# Optimize Loops

#### Collapse¶

The collapse clause can be used for the nested loop; an entire part of the iteration will be divided by an available number of threads. If the outer loop is equal to the available threads, then the outer loop will be divided number of threads. The figure below shows an example of not using the collapse clause. Therefore, only the outer loop is parallelised; each outer loop index will have N number of inner loop iterations.

This is not what we want. Instead, with the available threads, we would like to parallelise the loops as efficiently as we could. Moreover, most of the time, we would have more threads in a given GPU, in our case, we will test Nvidia A100 GPU. Therefore, when adding the collapse clause, we notice that the available threads execute every single iteration, as seen in the figure below.

We will now look into basic matrix multiplication. In this example, we will perform the matrix multiplication. Matrix multiplication involves a nested loop. Again, most of the time, we might end up doing computation with a nested loop. Therefore, studying this example would be good practice for solving the nested loop in the future.

• Allocating the CPU memory for A, B, and C matrices. Here we notice that the matrix is stored in a 1D array because we want to consider the same function concept for CPU and GPU.
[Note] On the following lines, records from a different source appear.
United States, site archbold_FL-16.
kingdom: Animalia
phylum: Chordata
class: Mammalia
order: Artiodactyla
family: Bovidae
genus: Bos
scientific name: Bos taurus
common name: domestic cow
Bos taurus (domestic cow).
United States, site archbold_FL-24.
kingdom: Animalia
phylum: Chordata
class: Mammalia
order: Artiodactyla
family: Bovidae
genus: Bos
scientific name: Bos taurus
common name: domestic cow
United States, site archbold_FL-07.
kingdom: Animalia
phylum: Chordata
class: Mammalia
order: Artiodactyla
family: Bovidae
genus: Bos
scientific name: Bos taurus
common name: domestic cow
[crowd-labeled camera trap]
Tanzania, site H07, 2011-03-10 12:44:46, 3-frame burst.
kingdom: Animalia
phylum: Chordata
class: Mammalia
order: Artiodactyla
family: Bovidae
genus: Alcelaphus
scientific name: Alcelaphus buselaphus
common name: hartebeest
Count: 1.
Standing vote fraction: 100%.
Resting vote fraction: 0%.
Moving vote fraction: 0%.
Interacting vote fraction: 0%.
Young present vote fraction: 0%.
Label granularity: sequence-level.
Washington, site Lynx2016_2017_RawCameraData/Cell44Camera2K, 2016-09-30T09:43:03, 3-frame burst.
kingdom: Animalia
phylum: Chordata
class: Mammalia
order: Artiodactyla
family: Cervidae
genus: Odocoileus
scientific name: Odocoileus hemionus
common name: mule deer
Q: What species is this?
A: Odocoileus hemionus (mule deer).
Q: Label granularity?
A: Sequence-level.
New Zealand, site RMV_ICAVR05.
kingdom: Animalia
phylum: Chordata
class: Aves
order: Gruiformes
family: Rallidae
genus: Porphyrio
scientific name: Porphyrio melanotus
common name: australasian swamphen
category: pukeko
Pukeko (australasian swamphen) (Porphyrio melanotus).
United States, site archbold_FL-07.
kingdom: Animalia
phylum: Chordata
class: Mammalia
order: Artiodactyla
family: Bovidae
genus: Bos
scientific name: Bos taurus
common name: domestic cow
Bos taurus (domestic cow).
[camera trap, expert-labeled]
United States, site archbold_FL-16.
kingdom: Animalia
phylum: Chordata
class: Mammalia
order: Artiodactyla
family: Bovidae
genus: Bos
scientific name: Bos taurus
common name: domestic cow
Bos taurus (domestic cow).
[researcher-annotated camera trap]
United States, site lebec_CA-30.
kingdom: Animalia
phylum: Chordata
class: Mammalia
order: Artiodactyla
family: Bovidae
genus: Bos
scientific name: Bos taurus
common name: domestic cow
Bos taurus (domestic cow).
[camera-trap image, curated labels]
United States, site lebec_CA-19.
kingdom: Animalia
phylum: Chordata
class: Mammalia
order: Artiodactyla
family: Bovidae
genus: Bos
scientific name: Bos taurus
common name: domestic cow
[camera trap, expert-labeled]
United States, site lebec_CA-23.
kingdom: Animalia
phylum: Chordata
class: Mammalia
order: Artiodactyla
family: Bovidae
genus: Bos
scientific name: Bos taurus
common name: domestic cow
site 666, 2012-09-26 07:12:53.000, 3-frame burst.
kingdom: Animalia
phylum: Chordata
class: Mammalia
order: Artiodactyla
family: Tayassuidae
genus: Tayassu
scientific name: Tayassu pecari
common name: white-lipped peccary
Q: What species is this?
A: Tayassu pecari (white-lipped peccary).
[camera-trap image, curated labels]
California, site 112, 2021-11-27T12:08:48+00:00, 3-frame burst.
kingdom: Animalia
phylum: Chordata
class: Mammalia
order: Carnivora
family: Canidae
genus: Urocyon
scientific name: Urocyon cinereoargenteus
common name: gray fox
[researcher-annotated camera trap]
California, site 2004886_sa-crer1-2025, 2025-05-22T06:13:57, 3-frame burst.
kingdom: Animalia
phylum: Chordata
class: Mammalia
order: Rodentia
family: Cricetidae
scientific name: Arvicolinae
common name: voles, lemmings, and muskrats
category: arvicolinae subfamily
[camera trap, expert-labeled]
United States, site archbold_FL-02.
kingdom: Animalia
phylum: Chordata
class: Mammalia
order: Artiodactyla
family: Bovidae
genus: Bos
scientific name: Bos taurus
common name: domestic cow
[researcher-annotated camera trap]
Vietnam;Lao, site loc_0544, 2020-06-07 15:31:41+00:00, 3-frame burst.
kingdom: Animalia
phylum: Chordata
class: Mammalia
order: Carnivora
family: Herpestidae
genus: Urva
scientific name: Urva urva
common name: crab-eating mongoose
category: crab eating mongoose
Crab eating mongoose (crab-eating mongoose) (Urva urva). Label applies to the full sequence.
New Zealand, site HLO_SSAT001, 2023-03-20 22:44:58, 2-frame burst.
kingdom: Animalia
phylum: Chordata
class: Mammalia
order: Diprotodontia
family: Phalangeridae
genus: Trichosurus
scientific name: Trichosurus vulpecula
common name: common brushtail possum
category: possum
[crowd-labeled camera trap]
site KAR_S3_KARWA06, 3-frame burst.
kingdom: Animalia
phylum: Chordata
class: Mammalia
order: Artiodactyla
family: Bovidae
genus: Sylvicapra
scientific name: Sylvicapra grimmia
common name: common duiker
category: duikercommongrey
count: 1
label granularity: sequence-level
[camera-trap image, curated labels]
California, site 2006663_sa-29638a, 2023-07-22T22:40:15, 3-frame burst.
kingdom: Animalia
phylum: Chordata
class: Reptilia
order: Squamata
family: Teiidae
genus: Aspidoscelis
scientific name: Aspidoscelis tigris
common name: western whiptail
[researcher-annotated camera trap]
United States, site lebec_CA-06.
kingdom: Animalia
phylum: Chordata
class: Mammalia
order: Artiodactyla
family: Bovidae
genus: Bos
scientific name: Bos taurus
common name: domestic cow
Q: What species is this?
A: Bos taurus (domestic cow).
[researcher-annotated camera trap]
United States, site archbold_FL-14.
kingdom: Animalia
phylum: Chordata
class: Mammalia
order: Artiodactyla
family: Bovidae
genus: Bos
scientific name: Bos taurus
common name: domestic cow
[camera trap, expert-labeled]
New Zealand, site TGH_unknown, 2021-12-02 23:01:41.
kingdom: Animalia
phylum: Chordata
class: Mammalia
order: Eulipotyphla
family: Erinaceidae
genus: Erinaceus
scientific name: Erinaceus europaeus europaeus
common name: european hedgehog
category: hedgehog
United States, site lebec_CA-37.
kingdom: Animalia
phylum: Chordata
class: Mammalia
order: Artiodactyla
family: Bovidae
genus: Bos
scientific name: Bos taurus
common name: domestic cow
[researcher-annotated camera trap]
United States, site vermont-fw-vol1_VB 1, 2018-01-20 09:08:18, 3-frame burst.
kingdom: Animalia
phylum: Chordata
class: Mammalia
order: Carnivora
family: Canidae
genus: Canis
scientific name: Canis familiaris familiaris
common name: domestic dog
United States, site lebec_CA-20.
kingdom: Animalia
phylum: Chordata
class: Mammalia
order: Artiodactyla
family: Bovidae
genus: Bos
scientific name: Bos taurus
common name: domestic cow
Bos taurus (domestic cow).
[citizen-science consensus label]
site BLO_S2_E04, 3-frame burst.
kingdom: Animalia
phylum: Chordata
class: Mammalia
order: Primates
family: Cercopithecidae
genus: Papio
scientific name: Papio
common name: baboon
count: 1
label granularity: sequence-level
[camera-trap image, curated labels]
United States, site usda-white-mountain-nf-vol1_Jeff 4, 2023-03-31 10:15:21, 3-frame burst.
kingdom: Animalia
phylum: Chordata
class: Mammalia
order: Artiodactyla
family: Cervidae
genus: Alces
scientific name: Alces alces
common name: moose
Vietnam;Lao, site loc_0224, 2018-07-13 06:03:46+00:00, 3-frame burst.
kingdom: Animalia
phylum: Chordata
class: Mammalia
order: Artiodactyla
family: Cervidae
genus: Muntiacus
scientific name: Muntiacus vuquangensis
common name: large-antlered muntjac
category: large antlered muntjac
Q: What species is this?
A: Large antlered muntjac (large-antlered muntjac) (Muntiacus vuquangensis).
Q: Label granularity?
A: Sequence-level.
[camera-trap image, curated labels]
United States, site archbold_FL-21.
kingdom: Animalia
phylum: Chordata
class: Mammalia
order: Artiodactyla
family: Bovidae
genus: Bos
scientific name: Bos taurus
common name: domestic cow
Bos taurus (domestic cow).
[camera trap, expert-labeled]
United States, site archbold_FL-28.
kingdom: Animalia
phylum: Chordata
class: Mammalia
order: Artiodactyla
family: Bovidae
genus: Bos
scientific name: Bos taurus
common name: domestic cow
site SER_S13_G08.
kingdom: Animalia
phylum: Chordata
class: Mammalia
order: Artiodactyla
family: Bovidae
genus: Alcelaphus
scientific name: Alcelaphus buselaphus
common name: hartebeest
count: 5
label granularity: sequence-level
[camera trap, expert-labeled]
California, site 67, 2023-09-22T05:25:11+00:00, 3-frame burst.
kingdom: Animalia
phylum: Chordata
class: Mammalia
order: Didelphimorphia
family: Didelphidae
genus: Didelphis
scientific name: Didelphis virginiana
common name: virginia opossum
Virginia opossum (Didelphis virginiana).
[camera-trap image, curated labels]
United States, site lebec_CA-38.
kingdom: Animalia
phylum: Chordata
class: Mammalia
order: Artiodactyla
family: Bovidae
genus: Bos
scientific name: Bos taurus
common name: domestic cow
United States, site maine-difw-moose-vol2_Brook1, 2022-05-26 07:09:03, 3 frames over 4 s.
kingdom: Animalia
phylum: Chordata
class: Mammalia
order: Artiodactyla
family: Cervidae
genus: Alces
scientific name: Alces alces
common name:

// Initialize the memory on the host
float *restrict a, *restrict b, *restrict c;

// Allocate host memory
a  = (float*)malloc(sizeof(float) * (N*N));
b  = (float*)malloc(sizeof(float) * (N*N));
c  = (float*)malloc(sizeof(float) * (N*N));


• Now we need to fill the values for the matrix A and B.

// Initialize host matrix
for(int i = 0; i < (N*N); i++)
{
a[i] = 2.0f;
b[i] = 2.0f;
}


• Calling function

// Function call
Matrix_Multiplication(d_a, d_b, d_c, N);


matrix multiplication function call
void Matrix_Multiplication(float *a, float *b, float *c, int width)
{
for(int row = 0; row < width ; ++row)
{
for(int col = 0; col < width ; ++col)
{
float temp = 0;
for(int i = 0; i < width ; ++i)
{
temp += a[row*width+i] * b[i*width+col];
}
c[row*width+col] = float;
}
}
}

void Matrix_Multiplication(float *restrict a, float *restrict b, float *restrict c, int width)
{
int length = width*width;
float sum = 0;
#pragma acc parallel copyin(a[0:(length)], b[0:(length)]) copyout(c[0:(length)])
#pragma acc loop collapse(2) reduction (+:sum)
for(int row = 0; row < width ; ++row)
{
for(int col = 0; col < width ; ++col)
{
for(int i = 0; i < width ; ++i)
{
sum += a[row*width+i] * b[i*width+col];
}
c[row*width+col] = sum;
sum=0;
}
}
}

• Deallocate the host memory

// Deallocate host memory
free(a);
free(b);
free(c);


### Questions and Solutions¶

Examples: Matrix Multiplication
#include<stdio.h>
#include<stdlib.h>

void Matrix_Multiplication(float *h_a, float *h_b, float *h_c, int width)
{
for(int row = 0; row < width ; ++row)
{
for(int col = 0; col < width ; ++col)
{
float temp = 0;
for(int i = 0; i < width ; ++i)
{
temp += h_a[row*width+i] * h_b[i*width+col];
}
h_c[row*width+col] = temp;
}
}
}

int main()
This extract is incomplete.